My Friends and Me
Friendship: An Exposé
By Joseph Epstein
Houghton Mifflin, 288 pages, $24.
‘What really knocks me out,” Holden Caulfield says in “The Catcher in the Rye,” “is a book that, when you’re all done reading it, you wish the author that wrote it was a terrific friend of yours and you could call him up on the phone whenever you felt like it.”
The most amiable of essayists, Joseph Epstein, writes books that would send many sprinting to their telephones — though, as he reveals in his latest, “Friendship: An Exposé,” he screens out supplicants by using caller ID. In some of his earlier works, “Ambition,” “Snobbery” and “Envy,” Epstein established his credentials as a maven of three key impediments to friendship. In this, his 17th book, he now takes on the thing itself, which he defines as “affection, variously based on common interests, a common past, common values, and, alas, sometimes common enemies, in each case leading to delight and contentment in one another’s company.”
Epstein makes frequent reference to Aristotle, Cicero, Montaigne and Samuel Johnson, but laments the lack of a definitive study of his subject. Outlining what a history of friendship might be, he notes that, aside from Jonathan-David and Ruth-Naomi, the Hebrew Bible scants examples of friends. With Damon and Pythias, Orestes and Pylades, Achilles and Patroclus and other pairs, Greek mythology is more friendly to friends. Because it insists on universal love, Christianity, Epstein claims, is bothered by camaraderie. Rejecting the Freudian premise of an erotic basis to all relationships, he deplores the modern triumph of the therapeutic mind, not least because it distorts friendship.

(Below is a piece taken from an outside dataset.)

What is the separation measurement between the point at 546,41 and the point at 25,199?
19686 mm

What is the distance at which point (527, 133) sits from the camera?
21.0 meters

Though wary and resentful of the obligations imposed by friendship, Epstein describes himself as a naturally gregarious guy. Reckoning that he personally has 75 friends, Epstein spends much of the book parsing best friends, out-of-town friends, trophy friends, women friends, old friends and acquaintances. The ability to make fine distinctions among categories of friendship is the mark of a philosophical mind, the eagerness to do so of an adolescent one.
In a book that ends up becoming oblique autobiography, Epstein surveys friendships he has had. Most of his friends remain either anonymous or identified only by initials, but he does drop a few famous names. (To further his experiment in using himself as a specimen of homo amicus, Epstein offers a friendship diary — a ledger of his lunches, dinners, phone calls, e-mails and letters during one week in April 2004. Reading the text, some might choose to depart the category of friend.) He recounts the close rapport he developed with Ralph Ellison, until the novelist mysteriously ceased all contact with him. He ranks the sociologist Edward Shils as “the friend who has meant more to me than any other,” and his preference for Shils, he claims, soured his friendship with Saul Bellow, who earlier had a falling out with Shils. Epstein does not mention how, by lampooning Bellow in a 1990 story called “Another Rare Visit With Noah Danzig,” he extinguished whatever remained of their connection.
Though he refuses to idealize friendship, Epstein fails to examine how friends can bring out the worst, as well as the best, in each other. Friendship, after all, is the engine of organized crime and government cronyism, and friends often do let friends drive drunk; sometimes they even pour the drinks.
Epstein grew up in neighborhoods and attended schools that he estimates were 60% Jewish. Though he belongs to no synagogue and avers that some of his best friends, including his wife, are gentile, he puzzles over the fact that most of his friends have been Jews. His only explanation is a vague reference to the mutual comfort provided by “historical commonality.” However, beyond his choice of friends, Epstein’s particular preoccupation with friendship could be ascribed to Jewish insecurity — an outsider’s anxiety over acceptance by the larger culture. How many friends does it take to verify an American identity? Like Arthur Miller’s Willy Loman, calibrating distinctions between being liked and well liked, Epstein, the virtuoso of friendship and escape artist of social bonds, recognizes that:“I had become something of a salesman, on the road full-time with no product in my sample case other than myself.” What happens to a peddler when they stop returning his smile? Friends are people you can count on in time of need, not people you need to count.
Steven G. Kellman teaches comparative literature at the University of Texas at San Antonio and is the author of “Redemption: The Life of Henry Roth” (W.W. Norton & Company, 2005).